Six years ago, Vasily Petrenko spent his 40th birthday conducting his annual White Nights concert at the Philharmonic Hall.

In fact, these birthday concerts have become something of a tradition. And while there may not have been quite such a big celebration on stage last night, there was still a cake, photos - instigated by the birthday boy himself, a brisk rendition of ‘happy birthday’ from the orchestra, and even flowers (sunflowers, incidentally the symbol of his late mother’s Ukrainian homeland).

There was also some terrific music making, not least from violinist Simone Lamsma, who had stepped in at short notice after soloist Sergei Dogadin had had to withdraw from the engagement.

I hope we will have the chance to hear Dogadin in Liverpool at some point. But in the event his replacement didn’t simply rise to the occasion, she soared.

Shostakovich’s violin concerto, delayed for years by its composer being ‘cancelled’ by Stalin, is darkly brooding and demonically lively in equal measure, with an extended cadenza to test its soloist.

Lamsma, who previously played Korngold’s violin concerto with the orchestra last November, proved herself more than a match for Shostakovich’s strenuous and symphonic creation.

Her violin sang plaintively and sorrowfully through the opening nocturne, with its burring deep notes a low rumble through violas, cellos and basses. There was a winding almost-duet with bassoon, while under Petrenko’s exacting eye, the Phil created a vivid and colourful supporting soundscape.

Lamsma also grasped and ran with the wild, rhythmic angularity of the concerto’s second movement, a thrilling danse macabre-like scherzo which felt at times like an exhilarating jamming session between soloist and orchestra.

Shostakovich introduced his famous DSCH musical motif into the passacaglia third movement whose solemn, rumbling bass-ostinato echoes the opening nocturne.

It was from this Lamsma’s violin rose in a thoughtfully paced and emotion-laden cadenza which led into the burlesque finale, a delightful confection of percussive capering and a lively violin theme which was echoed through the orchestra.

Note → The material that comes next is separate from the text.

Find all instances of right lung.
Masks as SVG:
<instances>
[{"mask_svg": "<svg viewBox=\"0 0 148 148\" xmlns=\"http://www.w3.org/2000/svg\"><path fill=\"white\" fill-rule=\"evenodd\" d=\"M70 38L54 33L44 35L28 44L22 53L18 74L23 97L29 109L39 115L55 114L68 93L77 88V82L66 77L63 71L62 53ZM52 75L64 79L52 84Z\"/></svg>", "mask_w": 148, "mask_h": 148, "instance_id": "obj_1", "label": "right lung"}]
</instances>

Above: Vasily Petrenko celebrates his birthday with an orchestra photo. Top: RLPO Conductor Laureate Vasily Petrenko. Photo by Mark McNulty.

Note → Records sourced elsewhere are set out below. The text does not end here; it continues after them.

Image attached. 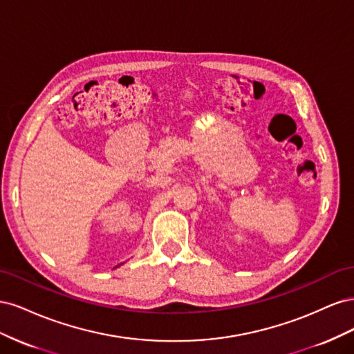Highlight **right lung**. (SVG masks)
I'll use <instances>...</instances> for the list:
<instances>
[{
  "instance_id": "1",
  "label": "right lung",
  "mask_w": 354,
  "mask_h": 354,
  "mask_svg": "<svg viewBox=\"0 0 354 354\" xmlns=\"http://www.w3.org/2000/svg\"><path fill=\"white\" fill-rule=\"evenodd\" d=\"M116 267H118V266H116Z\"/></svg>"
}]
</instances>
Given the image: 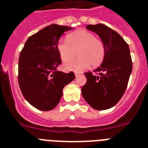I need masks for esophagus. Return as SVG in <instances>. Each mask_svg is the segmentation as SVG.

The all-Russian programme opened with an amuse bouche (the emphasis on amuse) in the form of Liadov’s sparky Baba-Yaga, announcing itself with a leaping cry and a bassoon follow-the-leader, and with Petrenko acting the Fantasia-like conjuror at the front.

And it was completed after the interval with a delightfully iridescent performance of Rimsky-Korsakov’s Scheherazade, Petrenko in swirling motion at the front as the orchestra wrought a powerful and luxurious sound.

Amid the vivid orchestral colour and moreish Oriental themes there were also some lovely moments from individual players including an achingly sweet interlude for orchestra leader Mihkel Kerem and harpist Elizabeth McNulty, and some excellent work from Katherine Lacy on clarinet.

Crisply delivered both in the fiery and fierce sections but also through the various 'tale’s’ piano passages, the orchestra delivered impressive percussive punctuation, a romantic violin melody, nimble woodwind and a maelstrom of a finale to send its audience home in happily buoyant mood.

If you missed it last night, they do it all again (birthday celebrations apart) on Sunday afternoon.